私が不在の間も特に楓を狙った敵襲などはなかったと聴いた。
もう恭司が楓の送り迎えをする必然性もそうないのだが、彼は依然として楓のボディーガードを続けている。彼の心境を思うと私は楓への親心とは別に切なくもなるのだ。

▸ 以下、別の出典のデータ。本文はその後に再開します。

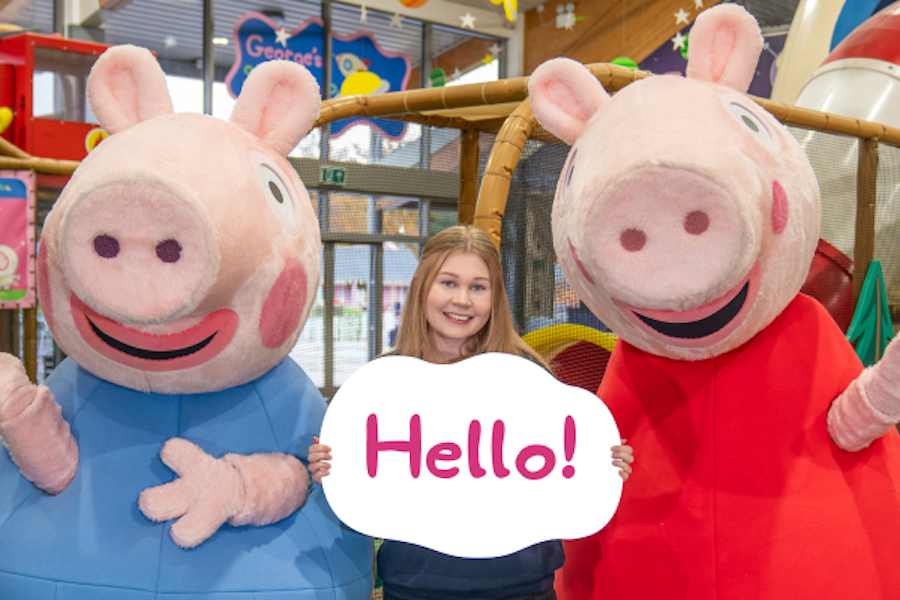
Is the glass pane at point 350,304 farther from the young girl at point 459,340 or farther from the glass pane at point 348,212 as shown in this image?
the young girl at point 459,340

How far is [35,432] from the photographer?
1.33 m

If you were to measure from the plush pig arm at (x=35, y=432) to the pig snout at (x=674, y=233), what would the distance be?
3.47ft

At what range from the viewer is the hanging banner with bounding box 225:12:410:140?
7430mm

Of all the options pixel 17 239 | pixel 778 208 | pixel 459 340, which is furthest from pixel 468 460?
pixel 17 239

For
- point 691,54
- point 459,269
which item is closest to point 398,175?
point 459,269

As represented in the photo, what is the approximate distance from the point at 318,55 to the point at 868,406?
741 centimetres

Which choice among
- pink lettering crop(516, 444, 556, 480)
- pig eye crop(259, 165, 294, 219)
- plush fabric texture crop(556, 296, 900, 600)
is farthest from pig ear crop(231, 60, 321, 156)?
plush fabric texture crop(556, 296, 900, 600)

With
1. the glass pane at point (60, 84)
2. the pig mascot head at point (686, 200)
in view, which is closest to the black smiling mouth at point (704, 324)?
the pig mascot head at point (686, 200)

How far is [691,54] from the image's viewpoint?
1.51 m

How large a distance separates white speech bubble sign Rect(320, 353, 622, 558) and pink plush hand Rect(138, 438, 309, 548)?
14cm

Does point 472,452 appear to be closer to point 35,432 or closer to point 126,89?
point 35,432

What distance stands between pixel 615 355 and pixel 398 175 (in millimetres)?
1800

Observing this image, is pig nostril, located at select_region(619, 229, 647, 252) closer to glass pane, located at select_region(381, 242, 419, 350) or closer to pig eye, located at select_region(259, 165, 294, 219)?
pig eye, located at select_region(259, 165, 294, 219)

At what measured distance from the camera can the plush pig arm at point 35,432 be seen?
1307 mm
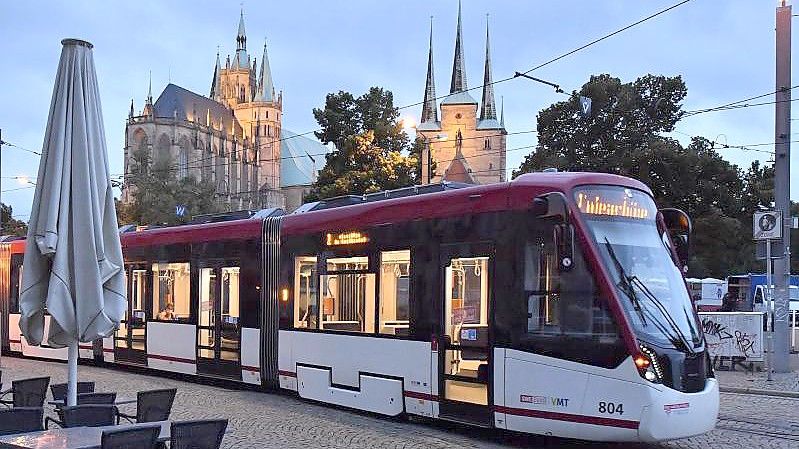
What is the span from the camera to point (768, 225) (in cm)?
1733

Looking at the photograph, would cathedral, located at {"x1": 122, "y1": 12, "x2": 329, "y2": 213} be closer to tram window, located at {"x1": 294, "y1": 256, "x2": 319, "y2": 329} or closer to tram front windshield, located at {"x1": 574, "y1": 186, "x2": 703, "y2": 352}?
tram window, located at {"x1": 294, "y1": 256, "x2": 319, "y2": 329}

晩春の夕暮れ時、楓が恭司に伴われて帰ってきた。恭司はそのままするりとうちに上り込む。本当に猫のようだ。最近では恭司がうちに寄っておやつやら夕飯やらを食べることがよくある。時々、楓に宿題を教えてやってもいるようで、そういう様子を見てしまうともう、こちらが何を口出すものでもない気がする。
庭に降り立ち、私の見様見真似で草木の手入れをする楓を、恭司が縁側から見ている。
その眼差しに宿るものを私は読み取れない。保護者のようでもあるが、混沌とした色合いだ。尖鋭な輪郭に夕日が当たり、彼を天使の彫像めいて見せる。

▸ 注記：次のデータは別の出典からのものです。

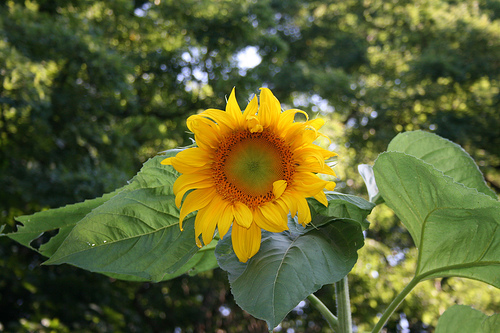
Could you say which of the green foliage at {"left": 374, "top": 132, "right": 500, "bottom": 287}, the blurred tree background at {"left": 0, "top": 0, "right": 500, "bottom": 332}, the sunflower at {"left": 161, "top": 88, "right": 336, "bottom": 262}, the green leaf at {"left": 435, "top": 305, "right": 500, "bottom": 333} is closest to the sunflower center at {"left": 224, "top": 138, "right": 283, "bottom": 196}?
the sunflower at {"left": 161, "top": 88, "right": 336, "bottom": 262}

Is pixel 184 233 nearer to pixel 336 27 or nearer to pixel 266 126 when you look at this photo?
pixel 266 126

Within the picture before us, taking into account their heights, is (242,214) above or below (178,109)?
above

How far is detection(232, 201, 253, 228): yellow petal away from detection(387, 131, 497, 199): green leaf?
25 centimetres

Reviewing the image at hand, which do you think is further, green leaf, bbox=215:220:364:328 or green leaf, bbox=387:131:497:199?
green leaf, bbox=387:131:497:199

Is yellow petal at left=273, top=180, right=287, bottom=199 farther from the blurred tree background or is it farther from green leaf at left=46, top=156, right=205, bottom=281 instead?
the blurred tree background

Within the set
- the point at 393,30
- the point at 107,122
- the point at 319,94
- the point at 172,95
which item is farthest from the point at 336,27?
the point at 107,122

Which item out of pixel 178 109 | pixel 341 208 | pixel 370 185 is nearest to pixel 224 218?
pixel 341 208

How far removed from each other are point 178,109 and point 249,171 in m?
5.01

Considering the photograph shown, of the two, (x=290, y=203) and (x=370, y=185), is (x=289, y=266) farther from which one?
(x=370, y=185)

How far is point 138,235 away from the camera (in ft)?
1.44

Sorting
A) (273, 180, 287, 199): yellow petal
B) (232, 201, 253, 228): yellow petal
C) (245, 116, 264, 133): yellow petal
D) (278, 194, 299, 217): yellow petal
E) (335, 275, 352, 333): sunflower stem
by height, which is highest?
(245, 116, 264, 133): yellow petal

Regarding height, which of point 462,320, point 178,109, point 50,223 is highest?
point 50,223

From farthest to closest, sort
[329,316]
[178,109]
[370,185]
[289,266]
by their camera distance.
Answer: [178,109] → [370,185] → [329,316] → [289,266]

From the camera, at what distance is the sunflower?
427 mm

庭は柔らかなオレンジ色に満ち、楓は長い髪を翻しながら、時折それを邪魔そうにもしながら、雑草を抜いたり如雨露で水を遣ったりしている。
縁側に佇む少年。庭の手入れに勤しむ少女。
それは一枚の絵画のような光景だ。
不意に私はその厳かな絵画を乱したくなった。
どんな感情から来た衝動なのかは解らない。
「恭司さん。夕飯も食べて行かれますか」
楓に向けていたのと同じ、穏やかな眼差しがこちらを向く。彼はこんな表情も出来るのだ。
「献立は?」
綺麗だな、とごく自然に思う。
「甘鯛のフライ、カニクリームコロッケ、キャベツの千切り、茹でた人参に、わかめと豆腐の味噌汁です」
「食べてく」
「甘鯛のフライがお好きですか」
「好きだ」
「楓さんがお好きですか」
「そこを列挙すんなよ。根拠は」
「今、在る貴方の全て」
「抽象的な言い回しは好きじゃない。面倒臭い」
恭司は縁側の下に投げ出していた足の片方でちょい、と地面を蹴った。
「ガキはお呼びじゃないとお逃げになるのもご自由です」
「挑発も好きじゃない。もっと面倒臭い」
けど、と恭司は続けた。
「好きだ」
え、と私は顔を上げた。ついに恭司から言質を取ったと思ったのだ。
しかし。
「カニクリームコロッケもな」
そう言った恭司の悪い笑いは、やはり確かに隼太に似ているのだった。